En cours de route, les forces de l’ordre ont mis la main sur deux fumoirs à ciel ouvert : l’un au quartier Milieu d’Anoumabo, l’autre en bordure de la lagune à Sans-fil. Sur place, elles ont saisi 32 boulettes de cannabis, trois plaquettes de tramadol, deux plaquettes de comprimés « Royal » et un paquet de feuilles OCB.
Mais l’opération ne s’est pas arrêtée là. Quatre jeunes hommes, âgés de 19 à 23 ans, ont été interpellés. Selon les enquêteurs, ils seraient impliqués dans la vente de drogue et dans des actes violents, notamment des rixes à la machette et des agressions à main armée. Z.J.C, alias « Méchant Méchant », 23 ans, Burkinabé sans emploi. Il serait vendeur de drogue et proche d’un chef de gang actuellement détenu au Pôle pénitentiaire d’Abidjan. D.A.J, alias « Le Baron », 19 ans, Ivoirien, mécanicien de son état. Il est soupçonné d’être un membre influent d’un gang qui opère à Koumassi. K.S, 19 ans, Ivoirien, qui se dit soudeur. Il a été arrêté à Sans-fil . Et K.M, 21 ans, Ivoirien sans emploi, également arrêté à Sans-fil.

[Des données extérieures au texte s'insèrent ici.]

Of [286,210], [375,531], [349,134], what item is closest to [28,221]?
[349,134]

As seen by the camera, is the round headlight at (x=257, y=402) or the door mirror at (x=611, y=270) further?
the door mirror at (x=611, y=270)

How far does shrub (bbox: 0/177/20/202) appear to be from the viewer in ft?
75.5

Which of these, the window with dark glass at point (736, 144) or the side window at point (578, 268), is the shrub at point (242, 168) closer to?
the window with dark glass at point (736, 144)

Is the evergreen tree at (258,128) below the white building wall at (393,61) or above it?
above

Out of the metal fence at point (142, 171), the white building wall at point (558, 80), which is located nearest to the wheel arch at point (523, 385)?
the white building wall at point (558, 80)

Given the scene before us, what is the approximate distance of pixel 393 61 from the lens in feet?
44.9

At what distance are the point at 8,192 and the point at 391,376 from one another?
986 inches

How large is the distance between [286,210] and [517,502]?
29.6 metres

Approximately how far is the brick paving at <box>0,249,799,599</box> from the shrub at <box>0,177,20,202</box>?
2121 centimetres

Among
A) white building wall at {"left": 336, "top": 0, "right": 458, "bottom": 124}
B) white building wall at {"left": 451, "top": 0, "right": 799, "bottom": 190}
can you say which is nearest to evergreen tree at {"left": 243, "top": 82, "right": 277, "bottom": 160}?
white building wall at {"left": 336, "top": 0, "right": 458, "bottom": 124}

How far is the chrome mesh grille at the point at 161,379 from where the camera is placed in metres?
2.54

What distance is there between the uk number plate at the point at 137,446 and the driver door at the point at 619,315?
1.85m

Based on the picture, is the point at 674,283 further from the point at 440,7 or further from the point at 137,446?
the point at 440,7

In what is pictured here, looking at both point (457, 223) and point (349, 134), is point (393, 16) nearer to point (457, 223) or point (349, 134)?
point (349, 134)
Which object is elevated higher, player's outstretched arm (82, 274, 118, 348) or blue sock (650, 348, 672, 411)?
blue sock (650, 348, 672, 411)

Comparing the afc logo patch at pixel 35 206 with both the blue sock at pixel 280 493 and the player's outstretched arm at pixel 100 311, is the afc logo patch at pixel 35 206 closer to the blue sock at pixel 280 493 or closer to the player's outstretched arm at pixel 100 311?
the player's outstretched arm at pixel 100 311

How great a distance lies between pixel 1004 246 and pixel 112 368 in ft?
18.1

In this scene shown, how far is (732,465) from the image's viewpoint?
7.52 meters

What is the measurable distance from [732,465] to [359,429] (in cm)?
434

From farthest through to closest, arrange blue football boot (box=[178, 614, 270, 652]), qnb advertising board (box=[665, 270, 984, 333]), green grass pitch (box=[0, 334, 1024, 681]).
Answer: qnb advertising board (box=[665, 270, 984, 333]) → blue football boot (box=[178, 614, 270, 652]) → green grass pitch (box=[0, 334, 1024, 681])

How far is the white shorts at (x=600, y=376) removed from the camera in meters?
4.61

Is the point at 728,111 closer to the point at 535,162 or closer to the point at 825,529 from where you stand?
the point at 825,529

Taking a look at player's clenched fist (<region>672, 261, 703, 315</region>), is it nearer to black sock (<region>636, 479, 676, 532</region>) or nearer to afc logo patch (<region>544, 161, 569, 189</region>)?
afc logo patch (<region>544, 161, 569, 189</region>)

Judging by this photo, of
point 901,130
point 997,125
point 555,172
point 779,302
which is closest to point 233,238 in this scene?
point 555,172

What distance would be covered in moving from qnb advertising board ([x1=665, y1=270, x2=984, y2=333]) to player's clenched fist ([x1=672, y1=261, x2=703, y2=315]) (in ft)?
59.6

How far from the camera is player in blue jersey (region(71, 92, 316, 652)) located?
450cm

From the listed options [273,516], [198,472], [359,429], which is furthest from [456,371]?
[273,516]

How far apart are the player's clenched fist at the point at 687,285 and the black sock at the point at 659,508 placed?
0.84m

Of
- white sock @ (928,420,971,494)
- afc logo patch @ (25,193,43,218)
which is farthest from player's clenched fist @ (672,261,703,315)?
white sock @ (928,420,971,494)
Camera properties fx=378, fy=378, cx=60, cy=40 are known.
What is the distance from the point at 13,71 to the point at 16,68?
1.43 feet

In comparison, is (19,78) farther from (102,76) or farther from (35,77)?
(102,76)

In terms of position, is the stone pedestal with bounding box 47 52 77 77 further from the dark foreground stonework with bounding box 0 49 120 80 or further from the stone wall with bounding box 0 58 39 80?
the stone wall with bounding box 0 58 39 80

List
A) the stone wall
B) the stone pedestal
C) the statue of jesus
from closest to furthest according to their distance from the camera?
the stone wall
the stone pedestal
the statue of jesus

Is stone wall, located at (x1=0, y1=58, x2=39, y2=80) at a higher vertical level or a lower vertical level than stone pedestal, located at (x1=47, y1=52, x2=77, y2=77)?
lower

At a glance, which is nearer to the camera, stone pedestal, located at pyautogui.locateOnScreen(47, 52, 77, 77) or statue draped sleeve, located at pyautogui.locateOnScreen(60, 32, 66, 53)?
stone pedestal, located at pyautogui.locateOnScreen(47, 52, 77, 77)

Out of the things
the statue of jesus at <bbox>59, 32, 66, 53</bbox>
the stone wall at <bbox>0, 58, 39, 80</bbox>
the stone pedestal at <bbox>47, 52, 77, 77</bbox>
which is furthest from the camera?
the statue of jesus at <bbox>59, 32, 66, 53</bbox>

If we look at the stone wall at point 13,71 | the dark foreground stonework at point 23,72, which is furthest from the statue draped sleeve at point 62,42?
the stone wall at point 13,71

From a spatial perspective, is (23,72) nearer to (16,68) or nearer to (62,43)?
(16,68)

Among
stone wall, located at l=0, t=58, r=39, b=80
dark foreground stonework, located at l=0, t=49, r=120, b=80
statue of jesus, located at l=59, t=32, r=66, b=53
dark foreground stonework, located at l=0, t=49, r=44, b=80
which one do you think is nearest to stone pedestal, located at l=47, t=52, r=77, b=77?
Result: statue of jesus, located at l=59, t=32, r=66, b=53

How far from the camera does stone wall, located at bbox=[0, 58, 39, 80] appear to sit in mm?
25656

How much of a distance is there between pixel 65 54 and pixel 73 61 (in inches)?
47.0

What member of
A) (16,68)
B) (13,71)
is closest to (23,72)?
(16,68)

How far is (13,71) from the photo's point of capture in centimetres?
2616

Ces arrestations tombent à un moment précis : certains individus tenteraient en effet de relancer doucement leurs activités criminelles, entre trafic et violences. La stratégie des autorités est donc claire : maintenir la pression avant que de nouveaux circuits ne s’installent durablement.
L’opération a duré près de neuf heures, jusqu’à 3 h 45, sans aucun incident. Sur instruction du procureur de la République, les quatre suspects ont été déférés dès le vendredi 21 août 2026, en attendant la suite de la procédure judiciaire.
Une chose est sûre : les choses ne vont pas s’arrêter là. Du côté d’Anoumabo comme de Sans-fil, la police annonce déjà de nouvelles interventions dans les prochains jours. Objectif : empêcher le retour des fumeries et des gangs, et rendre à ces quartiers de Marcory un calme qui dure vraiment.